The New Deal Or The Manhattan Project: Historical Analogies To Imagine Climate Action

“Bonneville Dam was the first of a series of dams built by the U.S. Army Corps of Engineers along the Columbia River in response to the Corps’ 1932 “308 Report”. Designed to replace a canal and locks that had been in place since 1896, the dam was intended to serve shipping up the river, control flooding, and provide electric power. Construction began in 1933, and the jobs provided helped to lessen the impact of the Great Depression in the area.”

Description and photo courtesy: the National Archives.

Representative Alexandria Ocasio-Cortez (D-NY) and Senator Ed Markey (D-MA) have outlined a pathway for climate action: the Green New Deal.  For them, climate policy is a vehicle to restructure the economy and regulate capitalism. To legitimize their approach, they have likened their climate proposal to FDR’s New Deal.

The New Deal is perceived to have solved the Great Depression, the most pressing challenge of its time. It sought to redefine the relationship between markets and the state. It enacted new regulations such as the Glass Steagall Act, the National Labor Relations Act, and the Social Security Act, and created new bodies such as the Tennessee Valley Authority, the Securities and Exchange Commission and the Works Progress Administration. Although employment levels recovered only in the 1940s with war production, in popular memory, FDR’s New Deal saved America from economic chaos.

Historical analogies allow politicians to frame policy challenges and lay out pathways on how to address them. Nisbet notes that frames are like a “set of mental boxes and interpretive storylines that can be used to bring diverse audiences together on common ground, shape personal behavior, or mobilize collective action.” The Green New Deal frame implies that the climate crisis reflects unregulated capitalism: the solution is massive and pervasive governmental intervention. Just as the New Deal got into areas beyond employment generation, the Green New Deal wants changes in areas not directly related to climate policy such as the health and education sectors.

But the Green New Deal is not the only narrative in town. Senator Lamar Alexander (R-TN), the chairman of the Senate Appropriations Subcommittee on Energy and Water Development, has talked about a “New Manhattan Project for Clean Energy Independence.” He wants the federal government to fund R&D to support clean energy. These investments would target technologies that enhance storage capacities of batteries, remove carbon from the atmosphere, and promote nuclear power. Energy Secretary Rick Perry seems to have endorsed this idea.

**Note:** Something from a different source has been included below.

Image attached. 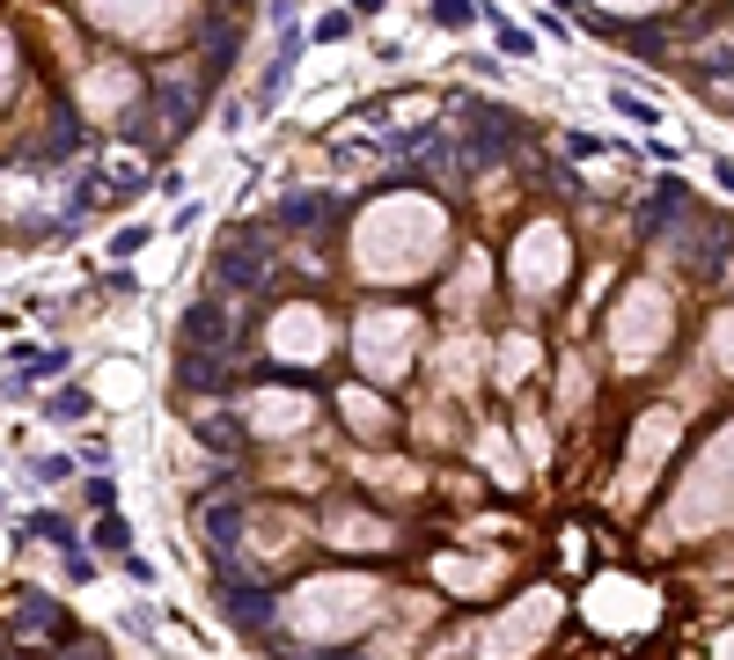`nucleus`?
I'll return each mask as SVG.
<instances>
[{"mask_svg": "<svg viewBox=\"0 0 734 660\" xmlns=\"http://www.w3.org/2000/svg\"><path fill=\"white\" fill-rule=\"evenodd\" d=\"M440 243H448V220H440L434 198H375L353 228V271L397 287V279L434 271Z\"/></svg>", "mask_w": 734, "mask_h": 660, "instance_id": "nucleus-1", "label": "nucleus"}, {"mask_svg": "<svg viewBox=\"0 0 734 660\" xmlns=\"http://www.w3.org/2000/svg\"><path fill=\"white\" fill-rule=\"evenodd\" d=\"M375 580H353V572H331V580H309V587H294V602H287V624L301 638H353L375 624Z\"/></svg>", "mask_w": 734, "mask_h": 660, "instance_id": "nucleus-2", "label": "nucleus"}, {"mask_svg": "<svg viewBox=\"0 0 734 660\" xmlns=\"http://www.w3.org/2000/svg\"><path fill=\"white\" fill-rule=\"evenodd\" d=\"M412 345H418V323L404 316V309H375V316H360V331H353V352H360V367L375 382L412 374Z\"/></svg>", "mask_w": 734, "mask_h": 660, "instance_id": "nucleus-3", "label": "nucleus"}, {"mask_svg": "<svg viewBox=\"0 0 734 660\" xmlns=\"http://www.w3.org/2000/svg\"><path fill=\"white\" fill-rule=\"evenodd\" d=\"M184 15H192V0H89V23L111 30V37H133V45L176 37Z\"/></svg>", "mask_w": 734, "mask_h": 660, "instance_id": "nucleus-4", "label": "nucleus"}, {"mask_svg": "<svg viewBox=\"0 0 734 660\" xmlns=\"http://www.w3.org/2000/svg\"><path fill=\"white\" fill-rule=\"evenodd\" d=\"M551 624H559V594H529V602H514L500 624H485V638H478V653L485 660H521L529 646H543L551 638Z\"/></svg>", "mask_w": 734, "mask_h": 660, "instance_id": "nucleus-5", "label": "nucleus"}, {"mask_svg": "<svg viewBox=\"0 0 734 660\" xmlns=\"http://www.w3.org/2000/svg\"><path fill=\"white\" fill-rule=\"evenodd\" d=\"M559 279H565V235L551 228V220L521 228V243H514V287L521 293H551Z\"/></svg>", "mask_w": 734, "mask_h": 660, "instance_id": "nucleus-6", "label": "nucleus"}, {"mask_svg": "<svg viewBox=\"0 0 734 660\" xmlns=\"http://www.w3.org/2000/svg\"><path fill=\"white\" fill-rule=\"evenodd\" d=\"M661 338H668V301L654 287H632L617 309V360H646Z\"/></svg>", "mask_w": 734, "mask_h": 660, "instance_id": "nucleus-7", "label": "nucleus"}, {"mask_svg": "<svg viewBox=\"0 0 734 660\" xmlns=\"http://www.w3.org/2000/svg\"><path fill=\"white\" fill-rule=\"evenodd\" d=\"M272 352L279 360H323L331 352V323L317 309H287V316L272 323Z\"/></svg>", "mask_w": 734, "mask_h": 660, "instance_id": "nucleus-8", "label": "nucleus"}, {"mask_svg": "<svg viewBox=\"0 0 734 660\" xmlns=\"http://www.w3.org/2000/svg\"><path fill=\"white\" fill-rule=\"evenodd\" d=\"M250 426L265 440H287L309 426V396H287V390H265V396H250Z\"/></svg>", "mask_w": 734, "mask_h": 660, "instance_id": "nucleus-9", "label": "nucleus"}, {"mask_svg": "<svg viewBox=\"0 0 734 660\" xmlns=\"http://www.w3.org/2000/svg\"><path fill=\"white\" fill-rule=\"evenodd\" d=\"M125 103H133V73L125 67H96L81 81V111H89V118H118Z\"/></svg>", "mask_w": 734, "mask_h": 660, "instance_id": "nucleus-10", "label": "nucleus"}, {"mask_svg": "<svg viewBox=\"0 0 734 660\" xmlns=\"http://www.w3.org/2000/svg\"><path fill=\"white\" fill-rule=\"evenodd\" d=\"M331 543H339V551H382L390 529H382L375 513H331Z\"/></svg>", "mask_w": 734, "mask_h": 660, "instance_id": "nucleus-11", "label": "nucleus"}, {"mask_svg": "<svg viewBox=\"0 0 734 660\" xmlns=\"http://www.w3.org/2000/svg\"><path fill=\"white\" fill-rule=\"evenodd\" d=\"M537 374V338H507L500 345V382H529Z\"/></svg>", "mask_w": 734, "mask_h": 660, "instance_id": "nucleus-12", "label": "nucleus"}, {"mask_svg": "<svg viewBox=\"0 0 734 660\" xmlns=\"http://www.w3.org/2000/svg\"><path fill=\"white\" fill-rule=\"evenodd\" d=\"M339 404H345V418H353L360 433H382V426H390V412H382V396H367V390H345Z\"/></svg>", "mask_w": 734, "mask_h": 660, "instance_id": "nucleus-13", "label": "nucleus"}, {"mask_svg": "<svg viewBox=\"0 0 734 660\" xmlns=\"http://www.w3.org/2000/svg\"><path fill=\"white\" fill-rule=\"evenodd\" d=\"M492 572H500V565H463V558H440V580H448V587H485Z\"/></svg>", "mask_w": 734, "mask_h": 660, "instance_id": "nucleus-14", "label": "nucleus"}, {"mask_svg": "<svg viewBox=\"0 0 734 660\" xmlns=\"http://www.w3.org/2000/svg\"><path fill=\"white\" fill-rule=\"evenodd\" d=\"M485 463L500 470V477H507V485H514V477H521V470H514V455H507V440H500V433H485Z\"/></svg>", "mask_w": 734, "mask_h": 660, "instance_id": "nucleus-15", "label": "nucleus"}, {"mask_svg": "<svg viewBox=\"0 0 734 660\" xmlns=\"http://www.w3.org/2000/svg\"><path fill=\"white\" fill-rule=\"evenodd\" d=\"M478 293H485V265L470 257V265H463V279H456V301H478Z\"/></svg>", "mask_w": 734, "mask_h": 660, "instance_id": "nucleus-16", "label": "nucleus"}, {"mask_svg": "<svg viewBox=\"0 0 734 660\" xmlns=\"http://www.w3.org/2000/svg\"><path fill=\"white\" fill-rule=\"evenodd\" d=\"M8 81H15V45L0 37V96H8Z\"/></svg>", "mask_w": 734, "mask_h": 660, "instance_id": "nucleus-17", "label": "nucleus"}]
</instances>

The Manhattan project represented a high point of American technological might. It created a super weapon to end World War II. Led by scientists (though overseen by the military), the Manhattan project did not seek any social, economic, or political changes in American life. R&D was done in controlled environments, shielded from the public domain. It is therefore not surprising that the New Manhattan Project frames the climate challenge as a technical problem. Its policy approach is predictable: develop new technologies without changing social and economic systems.


Other actors have also framed climate action in terms of historical analogies. Governor Jay Inslee likens his proposal to the Apollo program (Representative Ocasio-Cortez has also done so). Take the imagery used by Time magazine for its 2008 Earth Day Issue. Its cover featured a picture of soldiers planting a tree that closely resembled the Iwo Jima flag-raising photograph. In this same issue, Bryan Walsh published a story entitled “How to Win the War on Global Warming.” He suggested that climate change be analogized to the “overnight conversion of the World War II-era industrial sector into a vast machine capable of churning out 60,000 tanks and 300,000 planes, an effort that not only didn’t bankrupt the nation but instead made it rich and powerful beyond its imagining and—oh, yes—won the war in the process.”

There are also policy proposals that have no historical analogies. For example, the Climate Leadership Council has proposed a revenue-neutral carbon tax to address climate change, but it has not anchored this proposal in any historical analogy. Maybe the reason is that American voters do not have fond memories of past events where they had to bear new taxes.

How should we assess the usefulness of historical analogies? One could see if they help mobilize important constituencies and lead to policy action. While it is impractical to expect that the Green New Deal or the New Manhattan Project frames will lead to immediate policy action, the former seems to have won the mobilization race. The Green New Deal is now the dominant frame to talk about climate action.

But as it has gained traction, it has also produced a counter-frame: socialism. Senator McConnell forced a Senate vote on the Green New Deal to expose the divisions within the Democratic party on the issue. President Trump thinks that the “socialist” Green New Deal will help him get reelected in 2020.

At some stage in the issue life cycle, policies can begin to take a life of their own without needing help from the historical analogies in which they were initially anchored. The Green New Deal might be at this stage. It remains to be seen whether it can transform climate policy and restructure the economy, or become a niche idea without much policy impact.